Türkiye’de Kanser Vakaları
Türkiye’de kanser istatistikleri Halk Sağlığı Genel Müdürlüğü (HSGM) tarafından açıklansa da HSGM’nin yayınladığı en güncel veriler 2015 yılına ait olduğu için Dünya Sağlık Örgütü’nün Türkiye’ye ilişkin verilerini inceliyoruz. WHO; kanser verilerini Ankara, Antalya, Bursa, Edirne, Erzurum, Eskişehir, İzmir, Samsun ve Trabzon şehirlerinde bulunan kanser kayıt merkezlerinden alıyor.
WHO’nun yayınladığı verilere göre 2018 yılında Türkiye’de 210 bin 537 yeni kanser vakası görüldü. Bu vakaların %56,5’ini erkek hastalar oluşturdu. 2018’de kanser nedeniyle ölenlerin sayısı 116 bin 710 olurken hayatını kaybedenlerin yaklaşık %64’ü ise erkek hastalardan oluşuyor. Bu veriler ışığında Türkiye’de kadınlara nazaran erkeklerde kanser vakasına ve ölümüne daha sık rastlandığını söylemek mümkün.
Bunun yanı sıra Türkiye’de erkeklerde en sık görülen kanser türleri sırasıyla akciğer, prostat, kolon, mesane ve mide kanserleri.
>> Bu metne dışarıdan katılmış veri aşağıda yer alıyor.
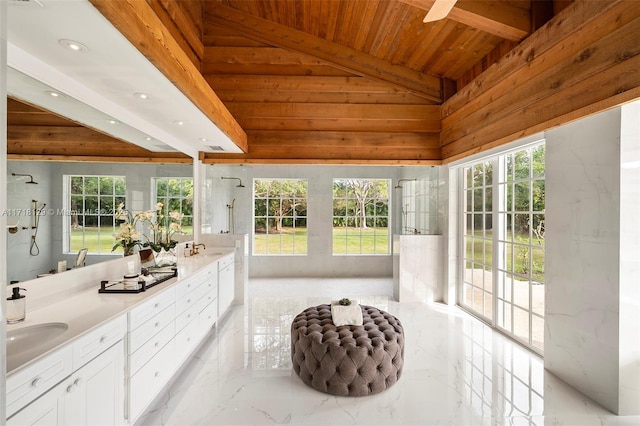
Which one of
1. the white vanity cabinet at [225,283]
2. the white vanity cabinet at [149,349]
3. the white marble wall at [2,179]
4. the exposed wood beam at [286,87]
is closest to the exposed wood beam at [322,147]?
the exposed wood beam at [286,87]

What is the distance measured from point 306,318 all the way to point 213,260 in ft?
4.86

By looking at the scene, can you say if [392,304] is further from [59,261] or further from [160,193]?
[59,261]

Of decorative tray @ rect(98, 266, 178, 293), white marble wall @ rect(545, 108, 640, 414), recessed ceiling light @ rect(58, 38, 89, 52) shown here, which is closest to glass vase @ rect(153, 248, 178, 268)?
decorative tray @ rect(98, 266, 178, 293)

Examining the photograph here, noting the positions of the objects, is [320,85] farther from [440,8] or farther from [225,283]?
[225,283]

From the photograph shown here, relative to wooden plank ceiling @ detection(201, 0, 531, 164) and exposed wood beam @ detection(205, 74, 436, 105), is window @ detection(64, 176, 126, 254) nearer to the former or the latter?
wooden plank ceiling @ detection(201, 0, 531, 164)

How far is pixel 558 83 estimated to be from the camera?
2689 mm

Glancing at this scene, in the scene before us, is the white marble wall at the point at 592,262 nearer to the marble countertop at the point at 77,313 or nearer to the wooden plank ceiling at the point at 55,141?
the marble countertop at the point at 77,313

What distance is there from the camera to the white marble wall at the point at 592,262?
7.42ft

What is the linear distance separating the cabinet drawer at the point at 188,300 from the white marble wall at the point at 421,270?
10.7ft

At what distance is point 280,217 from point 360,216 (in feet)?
6.06

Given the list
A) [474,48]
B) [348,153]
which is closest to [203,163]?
[348,153]

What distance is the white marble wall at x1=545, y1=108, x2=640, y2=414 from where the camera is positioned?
2262 mm

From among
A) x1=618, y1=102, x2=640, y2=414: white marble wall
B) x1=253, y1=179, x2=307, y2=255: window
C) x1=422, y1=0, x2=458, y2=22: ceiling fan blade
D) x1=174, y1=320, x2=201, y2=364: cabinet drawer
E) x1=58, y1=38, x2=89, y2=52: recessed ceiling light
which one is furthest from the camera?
x1=253, y1=179, x2=307, y2=255: window

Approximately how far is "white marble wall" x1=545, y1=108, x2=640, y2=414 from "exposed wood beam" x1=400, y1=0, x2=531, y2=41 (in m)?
1.09
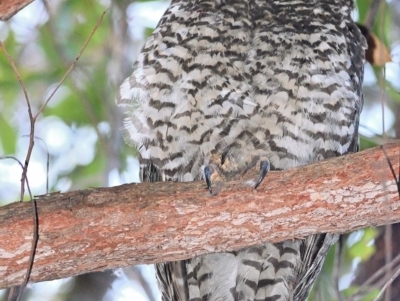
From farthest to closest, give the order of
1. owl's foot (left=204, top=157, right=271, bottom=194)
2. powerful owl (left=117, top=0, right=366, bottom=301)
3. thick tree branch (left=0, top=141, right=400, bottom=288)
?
1. powerful owl (left=117, top=0, right=366, bottom=301)
2. owl's foot (left=204, top=157, right=271, bottom=194)
3. thick tree branch (left=0, top=141, right=400, bottom=288)

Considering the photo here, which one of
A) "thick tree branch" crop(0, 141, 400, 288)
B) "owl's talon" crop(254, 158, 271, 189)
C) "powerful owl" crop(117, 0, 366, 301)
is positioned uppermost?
"powerful owl" crop(117, 0, 366, 301)

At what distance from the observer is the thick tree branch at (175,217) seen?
1926 millimetres

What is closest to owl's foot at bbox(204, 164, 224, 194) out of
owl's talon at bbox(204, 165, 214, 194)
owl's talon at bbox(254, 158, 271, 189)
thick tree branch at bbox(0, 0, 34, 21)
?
owl's talon at bbox(204, 165, 214, 194)

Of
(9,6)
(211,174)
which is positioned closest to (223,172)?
(211,174)

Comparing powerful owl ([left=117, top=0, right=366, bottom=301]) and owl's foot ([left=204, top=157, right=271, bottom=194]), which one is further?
powerful owl ([left=117, top=0, right=366, bottom=301])

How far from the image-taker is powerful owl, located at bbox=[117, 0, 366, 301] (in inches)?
93.5

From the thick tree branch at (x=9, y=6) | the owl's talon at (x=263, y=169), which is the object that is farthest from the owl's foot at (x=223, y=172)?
the thick tree branch at (x=9, y=6)

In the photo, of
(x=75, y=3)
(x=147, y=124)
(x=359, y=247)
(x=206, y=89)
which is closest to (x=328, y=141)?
(x=206, y=89)

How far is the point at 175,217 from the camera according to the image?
199cm

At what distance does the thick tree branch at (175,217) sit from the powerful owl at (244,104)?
0.25 metres

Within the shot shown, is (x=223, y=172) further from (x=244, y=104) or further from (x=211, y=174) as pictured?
Answer: (x=244, y=104)

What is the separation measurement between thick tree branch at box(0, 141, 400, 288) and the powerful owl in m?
0.25

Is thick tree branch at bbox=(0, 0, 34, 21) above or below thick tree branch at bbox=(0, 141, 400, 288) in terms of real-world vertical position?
above

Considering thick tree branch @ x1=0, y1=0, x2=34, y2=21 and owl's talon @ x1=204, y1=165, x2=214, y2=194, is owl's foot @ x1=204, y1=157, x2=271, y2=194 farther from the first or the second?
thick tree branch @ x1=0, y1=0, x2=34, y2=21
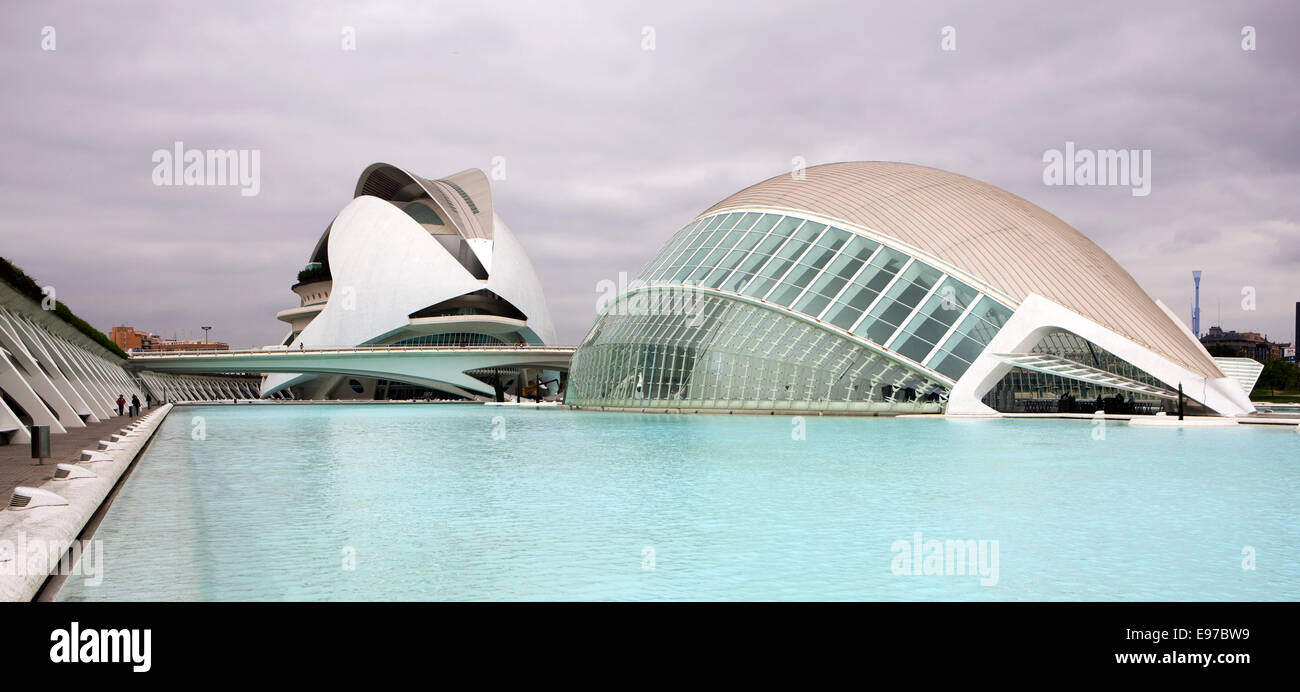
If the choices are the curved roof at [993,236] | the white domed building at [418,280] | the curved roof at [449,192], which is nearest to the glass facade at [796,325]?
the curved roof at [993,236]

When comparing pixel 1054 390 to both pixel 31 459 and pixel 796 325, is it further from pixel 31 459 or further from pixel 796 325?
pixel 31 459

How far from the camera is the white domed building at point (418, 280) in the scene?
273ft

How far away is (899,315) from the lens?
3075 centimetres

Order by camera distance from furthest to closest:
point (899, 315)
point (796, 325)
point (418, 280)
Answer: point (418, 280), point (796, 325), point (899, 315)

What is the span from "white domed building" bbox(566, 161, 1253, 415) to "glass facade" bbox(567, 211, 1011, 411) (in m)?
0.06

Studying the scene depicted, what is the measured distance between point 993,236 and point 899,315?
16.2ft

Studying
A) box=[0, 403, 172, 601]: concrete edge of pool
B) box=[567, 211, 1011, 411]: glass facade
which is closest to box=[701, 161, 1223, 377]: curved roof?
box=[567, 211, 1011, 411]: glass facade

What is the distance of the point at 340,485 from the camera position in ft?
39.7

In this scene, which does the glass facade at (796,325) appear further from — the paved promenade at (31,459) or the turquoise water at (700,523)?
the paved promenade at (31,459)

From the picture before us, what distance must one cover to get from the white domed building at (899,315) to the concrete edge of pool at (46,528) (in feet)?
76.0

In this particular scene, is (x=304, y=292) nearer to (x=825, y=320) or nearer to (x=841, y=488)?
(x=825, y=320)

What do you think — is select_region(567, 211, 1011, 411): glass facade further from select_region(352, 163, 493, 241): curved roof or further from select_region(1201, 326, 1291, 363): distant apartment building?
select_region(1201, 326, 1291, 363): distant apartment building

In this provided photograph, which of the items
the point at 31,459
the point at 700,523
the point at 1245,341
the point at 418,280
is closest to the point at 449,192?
the point at 418,280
Dünya geneline baktığımızda ise Türkiye’ye benzer şekilde akciğer, prostat ve kolon kanserlerinin erkeklerde en sık rastlanan kanser türleri olduğunu görüyoruz.
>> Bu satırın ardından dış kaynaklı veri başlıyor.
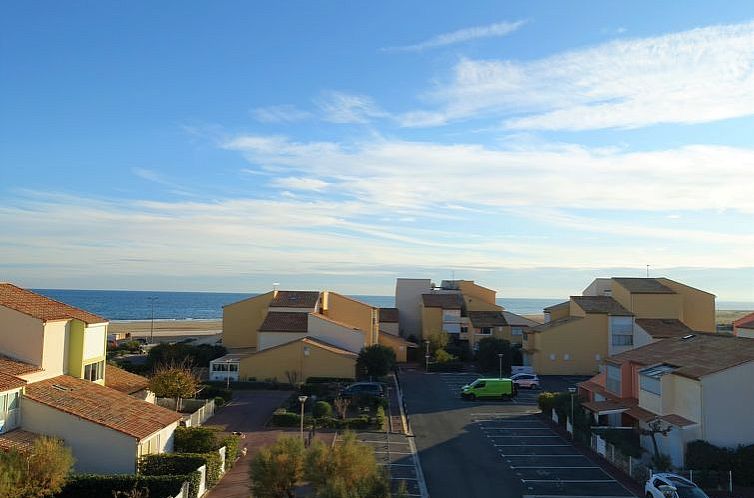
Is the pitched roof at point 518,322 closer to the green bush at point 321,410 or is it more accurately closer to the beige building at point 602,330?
the beige building at point 602,330

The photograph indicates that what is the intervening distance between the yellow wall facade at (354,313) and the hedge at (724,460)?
3654cm

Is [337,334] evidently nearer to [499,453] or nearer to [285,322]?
[285,322]

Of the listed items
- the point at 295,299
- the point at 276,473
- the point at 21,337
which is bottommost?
the point at 276,473

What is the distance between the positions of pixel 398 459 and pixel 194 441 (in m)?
8.45

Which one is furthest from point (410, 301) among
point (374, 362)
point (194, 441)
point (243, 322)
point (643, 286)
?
point (194, 441)

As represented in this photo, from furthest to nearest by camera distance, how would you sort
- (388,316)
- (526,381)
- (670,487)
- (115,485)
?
(388,316), (526,381), (670,487), (115,485)

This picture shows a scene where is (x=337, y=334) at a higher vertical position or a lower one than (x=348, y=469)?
higher

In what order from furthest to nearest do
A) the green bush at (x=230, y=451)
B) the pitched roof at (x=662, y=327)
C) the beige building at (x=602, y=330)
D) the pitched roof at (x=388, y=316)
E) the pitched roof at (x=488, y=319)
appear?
1. the pitched roof at (x=388, y=316)
2. the pitched roof at (x=488, y=319)
3. the beige building at (x=602, y=330)
4. the pitched roof at (x=662, y=327)
5. the green bush at (x=230, y=451)

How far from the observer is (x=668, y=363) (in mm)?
29250

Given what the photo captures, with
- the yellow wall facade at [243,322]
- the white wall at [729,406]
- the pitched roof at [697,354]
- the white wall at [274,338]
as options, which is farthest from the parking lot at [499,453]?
the yellow wall facade at [243,322]

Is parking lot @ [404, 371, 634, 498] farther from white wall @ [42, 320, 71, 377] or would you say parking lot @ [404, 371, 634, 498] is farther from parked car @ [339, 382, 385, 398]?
white wall @ [42, 320, 71, 377]

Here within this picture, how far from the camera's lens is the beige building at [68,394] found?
71.4 ft

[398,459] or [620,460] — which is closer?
[620,460]

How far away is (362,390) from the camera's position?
134ft
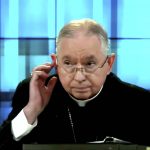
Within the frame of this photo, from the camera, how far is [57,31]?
3223mm

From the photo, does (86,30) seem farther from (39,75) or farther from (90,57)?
(39,75)

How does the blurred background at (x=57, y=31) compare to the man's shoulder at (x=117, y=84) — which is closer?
the man's shoulder at (x=117, y=84)

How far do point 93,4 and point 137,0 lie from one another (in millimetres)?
350

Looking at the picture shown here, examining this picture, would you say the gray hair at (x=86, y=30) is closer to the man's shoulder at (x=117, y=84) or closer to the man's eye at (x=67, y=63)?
the man's eye at (x=67, y=63)

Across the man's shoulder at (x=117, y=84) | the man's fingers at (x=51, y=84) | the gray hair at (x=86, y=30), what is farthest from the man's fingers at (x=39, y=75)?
the man's shoulder at (x=117, y=84)

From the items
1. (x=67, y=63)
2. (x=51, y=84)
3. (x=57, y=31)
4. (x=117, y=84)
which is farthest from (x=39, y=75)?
(x=57, y=31)

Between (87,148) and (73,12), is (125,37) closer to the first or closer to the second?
(73,12)

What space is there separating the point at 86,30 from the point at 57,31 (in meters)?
1.78

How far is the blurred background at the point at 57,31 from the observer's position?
126 inches

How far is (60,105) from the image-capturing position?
1722mm

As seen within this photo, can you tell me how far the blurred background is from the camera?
10.5ft

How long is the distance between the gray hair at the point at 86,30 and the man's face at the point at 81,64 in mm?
20

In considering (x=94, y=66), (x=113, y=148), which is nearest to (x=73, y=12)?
(x=94, y=66)

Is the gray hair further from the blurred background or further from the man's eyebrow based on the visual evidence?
the blurred background
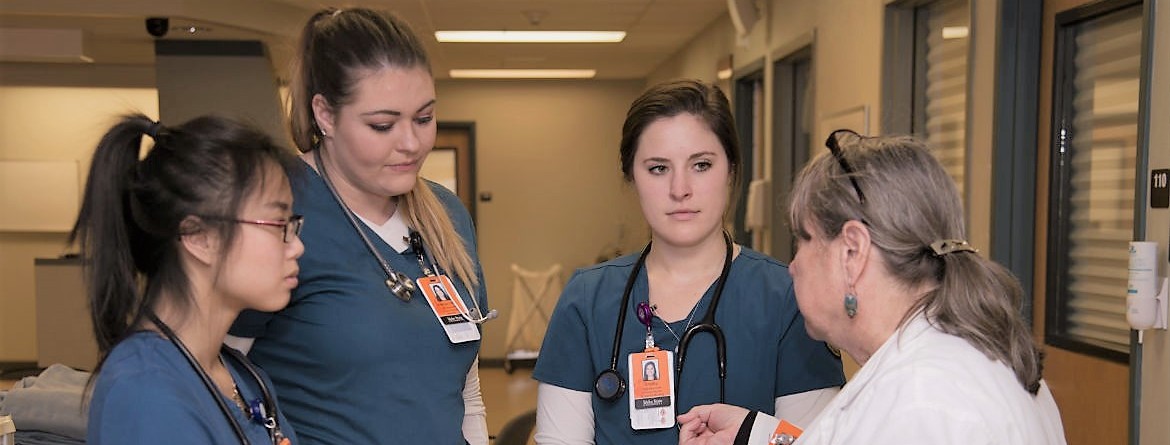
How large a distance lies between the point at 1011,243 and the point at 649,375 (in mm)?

Bununla birlikte kadınlarda en sık tanısı konan kanser türleri sırasıyla meme, tiroid, kolon, rahim ağzı ve akciğer kanserleri. Dünya genelinde de kadınlarda en çok görülen kanser türü meme kanseri.

Öte yandan 100 bin kişide yaşa göre standardize edilmiş insidans oranlarına baktığımızda, Türkiye’ye benzer şekilde dünyada da erkeklerde kanser teşhisinin kadınlara göre daha yüksek bir oranda olduğunu görüyoruz. Bununla birlikte Türkiye’de kadınlarda kanser görülme sıklığı dünya ortalamasında seyrederken erkeklerde bu oran, dünya ortalamasının üzerinde gerçekleşti. ABD ve Avrupa’da ise hem kadınlarda hem de erkeklerde kanser görülme sıklığı, Türkiye’ye kıyasla çok daha yüksek.

Son olarak Eurostat’ta ülkelere göre mamografi yaptıran kadınların yüzdesine de ulaşabiliyoruz. 2018 yılında Türkiye’de kadınların %34,8’i mamografi yaptırdı. Bu oran, birçok Avrupa ülkesine göre oldukça düşük. Bunun yanı sıra önceki yıllara benzer şekilde sıralamada Slovenya ve Birleşik Krallık başlarda yer alırken Sırbistan, yine son sırada geliyor.